Example: the [`classifier_full_suite`](https://docs.validmind.ai/validmind/validmind/test_suites/classifier.html#ClassifierFullSuite) test suite runs tests from the [`tabular_dataset`](https://docs.validmind.ai/validmind/validmind/test_suites/tabular_datasets.html) and [`classifier`](https://docs.validmind.ai/validmind/validmind/test_suites/classifier.html) test suites to fully document the data and model sections for binary classification model use-cases.


# Pre-requisites

Let's go ahead and install the `validmind` library if its not already installed... Then we can install the `qdrant-client` library for our vector store and `langchain` for everything else:

In [1]:
%pip install -q validmind

Note: you may need to restart the kernel to use updated packages.


In [2]:
%pip install -q qdrant-client langchain

Note: you may need to restart the kernel to use updated packages.


### ValidMind Initialization

Now we will import and initialize the ValidMind framework so we can connect to our project in the ValidMind platform. This will let us log inputs, plots, and test results to our model documentation.

In [3]:
import validmind as vm

vm.init(
  api_host = "...",
  api_key = "...",
  api_secret = "...",
  project = "..."
)

2024-05-10 11:25:34,994 - INFO(validmind.api_client): Connected to ValidMind.

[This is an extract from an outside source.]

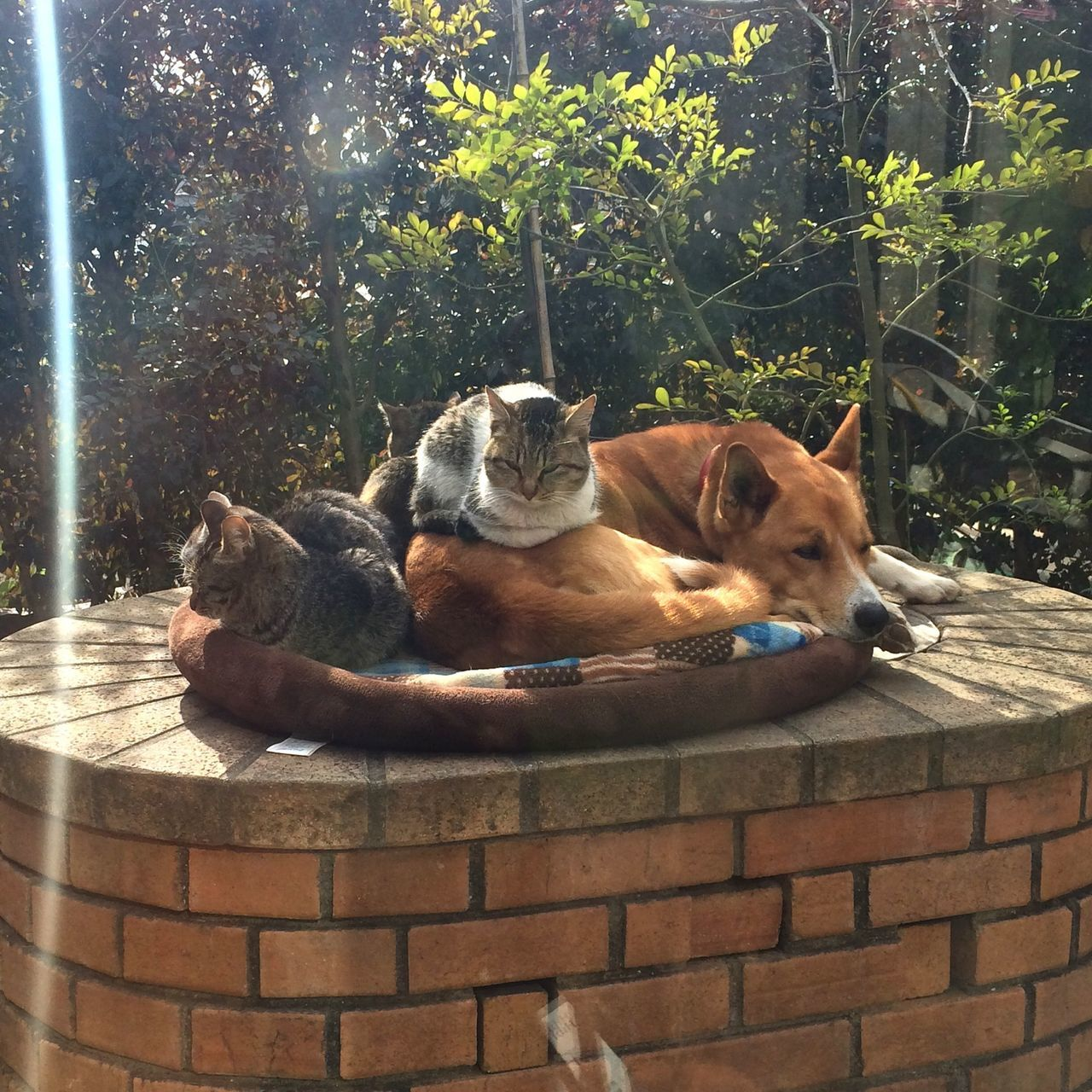 My dog and cats. Dog Cats Funny FUNNY ANIMALS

Project: [Demo] Customer Churn Model - Initial Validation (clnt1f4qc00ap15lfts8ur7lw)


### Read openai key

We will need to have an OpenAI API key to be able to use their `text-embedding-3-small` model for our embeddings, `gpt-3.5-turbo` model for our generator and `gpt-4-turbo` model for our LLM-as-Judge tests. If you don't have an OpenAI API key, you can get one by signing up at [OpenAI](https://platform.openai.com/signup). Then you can create a `.env` file in the root of your project and the following cell will load it from there. Alternatively, you can just uncomment the line below to directly set the key (not recommended for security reasons).

In [4]:
# load openai api key
import os

from dotenv import load_dotenv
load_dotenv()

# os.environ["OPENAI_API_KEY"] = "sk-..."

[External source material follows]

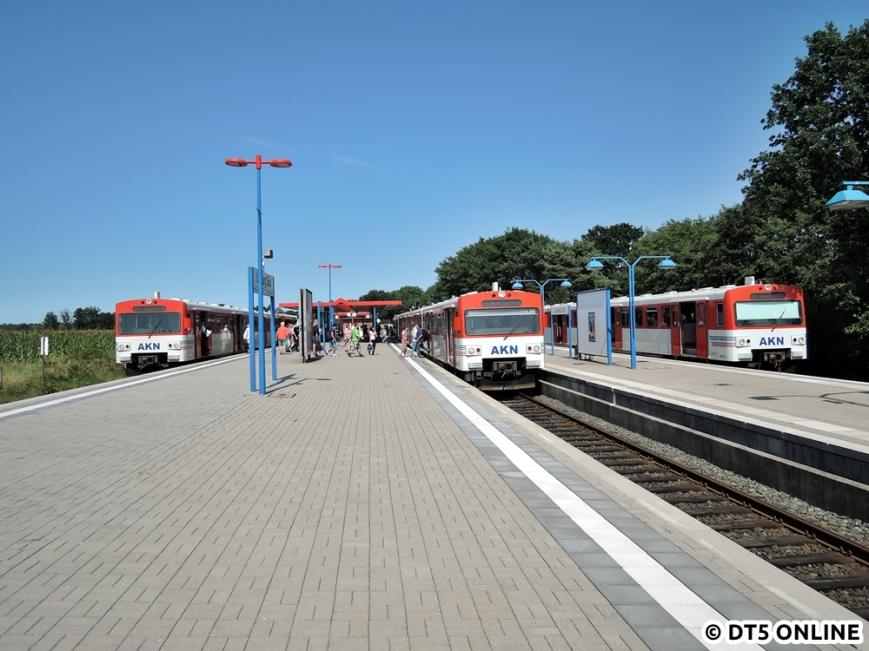 Ulzburg Süd, 13.08.2015 (17)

if not 'OPENAI_API_KEY' in os.environ:
    raise ValueError('OPENAI_API_KEY is not set')

# Dataset Loader

Great, now that we have all of our dependencies installed, the developer framework initialized and connected to our model documentation project and our OpenAI API key setup, we can go ahead and load our datasets. We will use the synthetic `RFP` dataset included with ValidMind for this notebook. This dataset contains a variety of RFP questions and ground truth answers that we can use both as the source where our Retriever will search for similar question-answer pairs as well as our test set for evaluating the performance of our RAG model. To do this, we just have to load it and call the preprocess function to get a split of the data into train and test sets.

In [5]:
# Import the sample dataset from the library
from validmind.datasets.llm.rag import rfp

raw_df = rfp.load_data()
train_df, test_df = rfp.preprocess(raw_df)

In [6]:
vm_train_ds = vm.init_dataset(
    train_df,
    text_column="question",
    target_column="ground_truth",
)

vm_test_ds = vm.init_dataset(
    test_df,
    text_column="question",
    target_column="ground_truth",
)

vm_test_ds.df.head()

2024-05-10 11:25:35,087 - INFO(validmind.client): Pandas dataset detected. Initializing VM Dataset instance...
2024-05-10 11:25:35,979 - INFO(validmind.client): Pandas dataset detected. Initializing VM Dataset instance...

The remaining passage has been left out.